Menkes: Tangan Tuhan dibalik Flu Burung
Oleh kristiono
Editor kristiono
Bandung, itb.ac.id - Bertempat di Aula Timur, Menteri Kesehatan Republik Indonesia Siti Fadilah Supari, Senin (18/3) memberikan kuliah umum bertajuk "Saatnya Dunia Berubah, Tangan Tuhan di Balik Virus Flu Burung". Dalam kesempatan ini, Menkes berbagi pengalaman menangani persoalan virus Flu Burung di Indonesia sekaligus keberhasilannya mereformasi mekanisme Jaringan Pembagian Virus Influensa Global (GISN) menjadi lebih adil dan transparan.

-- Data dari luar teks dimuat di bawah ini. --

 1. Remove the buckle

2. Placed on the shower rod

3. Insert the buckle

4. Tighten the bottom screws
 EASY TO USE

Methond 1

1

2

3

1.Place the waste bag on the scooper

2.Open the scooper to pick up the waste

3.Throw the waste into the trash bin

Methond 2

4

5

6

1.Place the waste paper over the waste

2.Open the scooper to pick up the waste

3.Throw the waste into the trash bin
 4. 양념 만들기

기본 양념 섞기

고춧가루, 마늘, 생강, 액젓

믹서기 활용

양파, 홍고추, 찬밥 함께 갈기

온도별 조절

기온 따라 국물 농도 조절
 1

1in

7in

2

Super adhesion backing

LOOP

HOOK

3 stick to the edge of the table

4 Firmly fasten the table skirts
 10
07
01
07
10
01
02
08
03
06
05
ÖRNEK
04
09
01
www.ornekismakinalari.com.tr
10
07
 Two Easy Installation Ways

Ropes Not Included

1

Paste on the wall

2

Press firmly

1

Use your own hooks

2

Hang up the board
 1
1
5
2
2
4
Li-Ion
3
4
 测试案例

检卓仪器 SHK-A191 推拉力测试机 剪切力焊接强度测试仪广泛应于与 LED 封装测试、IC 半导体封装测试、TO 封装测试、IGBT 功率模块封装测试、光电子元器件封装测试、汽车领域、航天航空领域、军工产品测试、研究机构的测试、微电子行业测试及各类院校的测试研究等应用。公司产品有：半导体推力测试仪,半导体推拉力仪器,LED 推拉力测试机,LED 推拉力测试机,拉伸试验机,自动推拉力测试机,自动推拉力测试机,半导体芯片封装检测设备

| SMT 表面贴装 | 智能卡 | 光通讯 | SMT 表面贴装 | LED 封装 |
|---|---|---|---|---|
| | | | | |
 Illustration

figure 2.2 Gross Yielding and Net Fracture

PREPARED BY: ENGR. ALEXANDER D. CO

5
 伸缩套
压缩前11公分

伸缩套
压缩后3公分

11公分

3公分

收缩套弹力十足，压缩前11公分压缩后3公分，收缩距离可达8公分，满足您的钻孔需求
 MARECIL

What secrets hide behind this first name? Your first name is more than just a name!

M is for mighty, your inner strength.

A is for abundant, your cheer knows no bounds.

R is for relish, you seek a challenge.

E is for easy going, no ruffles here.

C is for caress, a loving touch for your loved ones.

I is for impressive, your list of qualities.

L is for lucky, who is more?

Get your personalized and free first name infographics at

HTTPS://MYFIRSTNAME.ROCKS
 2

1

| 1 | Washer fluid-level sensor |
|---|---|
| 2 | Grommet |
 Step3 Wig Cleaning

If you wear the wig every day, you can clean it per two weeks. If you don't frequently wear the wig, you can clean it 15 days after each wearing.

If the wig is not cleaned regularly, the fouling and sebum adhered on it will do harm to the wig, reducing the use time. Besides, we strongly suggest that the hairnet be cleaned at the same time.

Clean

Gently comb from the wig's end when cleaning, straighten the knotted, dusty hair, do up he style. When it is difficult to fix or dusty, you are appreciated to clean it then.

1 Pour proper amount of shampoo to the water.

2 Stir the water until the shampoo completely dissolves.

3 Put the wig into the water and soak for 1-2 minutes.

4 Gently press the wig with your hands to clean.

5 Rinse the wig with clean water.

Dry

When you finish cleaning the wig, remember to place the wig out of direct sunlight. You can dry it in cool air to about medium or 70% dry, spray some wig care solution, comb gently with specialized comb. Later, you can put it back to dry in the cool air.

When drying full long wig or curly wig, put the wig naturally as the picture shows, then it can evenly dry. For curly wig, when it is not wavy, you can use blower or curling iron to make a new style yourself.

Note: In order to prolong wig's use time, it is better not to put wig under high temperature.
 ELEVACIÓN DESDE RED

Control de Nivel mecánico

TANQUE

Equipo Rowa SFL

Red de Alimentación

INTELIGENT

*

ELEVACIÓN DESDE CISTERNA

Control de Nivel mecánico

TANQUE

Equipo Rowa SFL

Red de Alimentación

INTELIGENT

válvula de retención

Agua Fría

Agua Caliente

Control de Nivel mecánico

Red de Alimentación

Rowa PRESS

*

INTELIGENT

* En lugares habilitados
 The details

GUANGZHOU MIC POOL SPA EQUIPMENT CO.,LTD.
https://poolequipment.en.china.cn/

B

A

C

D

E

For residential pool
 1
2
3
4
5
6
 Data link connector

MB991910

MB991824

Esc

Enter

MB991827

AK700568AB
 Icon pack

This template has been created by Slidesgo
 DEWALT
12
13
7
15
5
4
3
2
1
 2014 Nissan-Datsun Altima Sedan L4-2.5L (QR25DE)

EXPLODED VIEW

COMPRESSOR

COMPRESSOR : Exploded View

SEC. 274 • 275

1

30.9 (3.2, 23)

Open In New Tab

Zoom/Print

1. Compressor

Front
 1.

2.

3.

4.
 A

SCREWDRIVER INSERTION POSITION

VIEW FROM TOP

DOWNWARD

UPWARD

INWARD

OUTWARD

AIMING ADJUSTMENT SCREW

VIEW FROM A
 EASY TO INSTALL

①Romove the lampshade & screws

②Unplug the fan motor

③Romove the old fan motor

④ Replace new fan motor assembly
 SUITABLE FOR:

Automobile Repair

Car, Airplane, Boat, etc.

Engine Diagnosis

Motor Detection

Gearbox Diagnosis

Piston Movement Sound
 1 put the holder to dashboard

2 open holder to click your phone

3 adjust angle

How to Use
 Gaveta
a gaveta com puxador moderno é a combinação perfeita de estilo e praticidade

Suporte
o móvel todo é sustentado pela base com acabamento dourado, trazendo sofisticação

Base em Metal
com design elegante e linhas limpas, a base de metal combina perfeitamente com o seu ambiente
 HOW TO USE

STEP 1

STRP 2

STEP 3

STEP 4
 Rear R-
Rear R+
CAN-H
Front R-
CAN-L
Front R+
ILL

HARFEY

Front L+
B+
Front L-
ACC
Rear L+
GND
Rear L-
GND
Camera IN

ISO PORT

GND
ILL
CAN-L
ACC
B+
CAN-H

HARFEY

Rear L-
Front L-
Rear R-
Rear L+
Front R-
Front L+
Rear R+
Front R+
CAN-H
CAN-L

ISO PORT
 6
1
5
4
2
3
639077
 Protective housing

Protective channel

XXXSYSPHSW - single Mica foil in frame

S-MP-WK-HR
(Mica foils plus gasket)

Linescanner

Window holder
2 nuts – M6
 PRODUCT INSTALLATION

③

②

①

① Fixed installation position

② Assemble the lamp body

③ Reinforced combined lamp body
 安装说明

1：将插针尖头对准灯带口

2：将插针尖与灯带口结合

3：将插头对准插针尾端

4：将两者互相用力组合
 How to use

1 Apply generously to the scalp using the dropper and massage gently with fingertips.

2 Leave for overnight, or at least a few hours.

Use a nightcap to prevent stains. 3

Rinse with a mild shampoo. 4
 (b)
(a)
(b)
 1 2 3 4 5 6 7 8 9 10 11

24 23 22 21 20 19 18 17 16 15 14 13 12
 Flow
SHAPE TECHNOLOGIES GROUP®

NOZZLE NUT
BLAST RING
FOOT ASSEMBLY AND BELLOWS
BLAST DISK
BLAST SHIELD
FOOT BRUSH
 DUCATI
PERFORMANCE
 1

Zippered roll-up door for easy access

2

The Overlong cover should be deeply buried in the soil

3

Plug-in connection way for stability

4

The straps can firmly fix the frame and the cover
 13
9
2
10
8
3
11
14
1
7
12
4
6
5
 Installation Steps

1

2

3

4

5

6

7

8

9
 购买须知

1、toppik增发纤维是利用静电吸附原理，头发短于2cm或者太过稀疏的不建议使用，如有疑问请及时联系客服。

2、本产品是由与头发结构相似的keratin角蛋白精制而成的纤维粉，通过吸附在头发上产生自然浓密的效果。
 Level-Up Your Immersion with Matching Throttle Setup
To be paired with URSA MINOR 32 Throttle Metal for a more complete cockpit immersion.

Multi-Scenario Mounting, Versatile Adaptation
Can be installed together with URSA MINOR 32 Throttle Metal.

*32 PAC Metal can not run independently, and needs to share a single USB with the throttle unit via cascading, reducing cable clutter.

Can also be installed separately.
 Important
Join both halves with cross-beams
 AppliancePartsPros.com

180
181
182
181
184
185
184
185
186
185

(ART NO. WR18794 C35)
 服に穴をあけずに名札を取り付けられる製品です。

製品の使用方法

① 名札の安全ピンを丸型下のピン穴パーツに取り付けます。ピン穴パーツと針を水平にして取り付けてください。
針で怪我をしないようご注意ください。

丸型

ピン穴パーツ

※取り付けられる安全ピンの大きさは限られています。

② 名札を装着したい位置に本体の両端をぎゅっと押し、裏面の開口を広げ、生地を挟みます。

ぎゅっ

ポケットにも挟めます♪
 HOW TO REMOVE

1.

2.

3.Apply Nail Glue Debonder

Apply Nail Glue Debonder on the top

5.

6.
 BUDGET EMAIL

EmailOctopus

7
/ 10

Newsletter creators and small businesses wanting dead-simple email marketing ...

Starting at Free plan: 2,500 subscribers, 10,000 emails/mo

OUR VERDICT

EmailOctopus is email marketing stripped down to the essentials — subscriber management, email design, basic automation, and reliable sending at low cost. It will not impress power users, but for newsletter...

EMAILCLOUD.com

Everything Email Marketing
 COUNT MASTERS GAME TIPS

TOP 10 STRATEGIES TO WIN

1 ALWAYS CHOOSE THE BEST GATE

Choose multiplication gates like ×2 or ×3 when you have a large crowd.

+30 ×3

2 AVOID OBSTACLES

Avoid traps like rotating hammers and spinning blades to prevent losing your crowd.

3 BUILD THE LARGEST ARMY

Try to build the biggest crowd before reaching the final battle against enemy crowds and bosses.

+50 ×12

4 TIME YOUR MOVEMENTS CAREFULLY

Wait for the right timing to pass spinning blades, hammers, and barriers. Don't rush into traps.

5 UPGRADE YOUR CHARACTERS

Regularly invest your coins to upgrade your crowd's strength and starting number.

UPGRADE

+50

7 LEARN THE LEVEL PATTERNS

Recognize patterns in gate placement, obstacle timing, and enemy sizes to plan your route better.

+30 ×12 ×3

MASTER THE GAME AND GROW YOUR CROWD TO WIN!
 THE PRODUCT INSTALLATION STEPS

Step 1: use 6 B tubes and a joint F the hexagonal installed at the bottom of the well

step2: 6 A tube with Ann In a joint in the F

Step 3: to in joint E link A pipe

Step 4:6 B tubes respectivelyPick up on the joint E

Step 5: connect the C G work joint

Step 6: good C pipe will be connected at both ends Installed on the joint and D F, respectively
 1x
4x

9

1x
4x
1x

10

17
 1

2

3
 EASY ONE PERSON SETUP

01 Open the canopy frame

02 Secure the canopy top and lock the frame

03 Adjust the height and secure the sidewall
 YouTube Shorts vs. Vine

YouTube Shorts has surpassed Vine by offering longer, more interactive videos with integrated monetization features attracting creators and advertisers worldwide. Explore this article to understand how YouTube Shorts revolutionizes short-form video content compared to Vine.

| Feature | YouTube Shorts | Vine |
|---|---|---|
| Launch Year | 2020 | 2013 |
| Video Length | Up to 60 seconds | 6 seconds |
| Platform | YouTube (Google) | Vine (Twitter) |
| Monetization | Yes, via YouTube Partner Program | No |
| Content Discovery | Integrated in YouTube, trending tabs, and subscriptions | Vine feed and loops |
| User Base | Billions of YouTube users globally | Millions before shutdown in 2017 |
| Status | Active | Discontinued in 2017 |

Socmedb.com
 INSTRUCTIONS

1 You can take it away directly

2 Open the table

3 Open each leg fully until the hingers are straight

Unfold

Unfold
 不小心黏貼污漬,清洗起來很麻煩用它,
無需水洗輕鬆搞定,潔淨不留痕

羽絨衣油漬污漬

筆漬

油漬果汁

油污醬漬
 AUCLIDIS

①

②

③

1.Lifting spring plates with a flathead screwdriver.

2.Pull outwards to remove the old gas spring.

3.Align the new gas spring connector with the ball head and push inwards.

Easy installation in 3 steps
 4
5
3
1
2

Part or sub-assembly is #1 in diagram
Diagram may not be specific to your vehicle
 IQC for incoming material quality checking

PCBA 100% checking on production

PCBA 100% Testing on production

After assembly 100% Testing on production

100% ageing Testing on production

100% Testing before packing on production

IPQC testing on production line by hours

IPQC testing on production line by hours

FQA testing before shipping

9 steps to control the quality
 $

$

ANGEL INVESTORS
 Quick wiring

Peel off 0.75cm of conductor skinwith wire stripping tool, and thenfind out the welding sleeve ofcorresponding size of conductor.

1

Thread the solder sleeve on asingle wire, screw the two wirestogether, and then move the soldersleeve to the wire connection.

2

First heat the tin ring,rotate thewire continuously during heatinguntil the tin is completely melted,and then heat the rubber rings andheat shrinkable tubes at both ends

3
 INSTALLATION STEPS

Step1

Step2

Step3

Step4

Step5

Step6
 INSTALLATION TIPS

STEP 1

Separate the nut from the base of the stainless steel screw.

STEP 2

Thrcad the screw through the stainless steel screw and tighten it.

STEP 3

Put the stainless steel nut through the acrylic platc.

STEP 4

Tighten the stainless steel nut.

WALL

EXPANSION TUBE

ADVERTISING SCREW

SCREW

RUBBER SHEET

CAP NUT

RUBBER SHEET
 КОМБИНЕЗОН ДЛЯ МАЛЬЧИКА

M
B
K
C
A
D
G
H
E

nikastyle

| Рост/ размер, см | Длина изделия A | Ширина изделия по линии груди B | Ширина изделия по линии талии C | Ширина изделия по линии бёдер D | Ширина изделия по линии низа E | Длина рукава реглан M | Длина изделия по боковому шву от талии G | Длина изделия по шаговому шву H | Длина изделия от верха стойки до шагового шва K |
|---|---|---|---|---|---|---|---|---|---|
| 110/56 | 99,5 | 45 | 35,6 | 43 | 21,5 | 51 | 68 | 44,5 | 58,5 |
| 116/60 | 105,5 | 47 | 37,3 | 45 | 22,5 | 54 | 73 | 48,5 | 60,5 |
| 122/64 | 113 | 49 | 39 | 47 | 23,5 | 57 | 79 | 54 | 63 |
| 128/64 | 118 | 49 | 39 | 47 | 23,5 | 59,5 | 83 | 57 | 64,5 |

Menkes berkisah, suatu kali datang seorang salesman vaksin dari negara maju, menawarkan vaksin flu burung strain Vietnam. Setelah ditelisik, mereka mendapat benih virus dari Pusat Kolaborasi Organisasi Kesehatan Dunia (WHO-CC), yang berasal dari virus liar milik negara penderita yang mengirim virus. Dengan kata lain, negara maju dengan keunggulan teknologi dan ahli-ahlinya memproduksi dan menjual vaksin dengan memanfaatkan benih virus yang diambil dari negara penderita. Mekanisme semacam ini, menurut Menkes menjadi tidak adil karena paten vaksin sepenuhnya dikuasai oleh negara maju.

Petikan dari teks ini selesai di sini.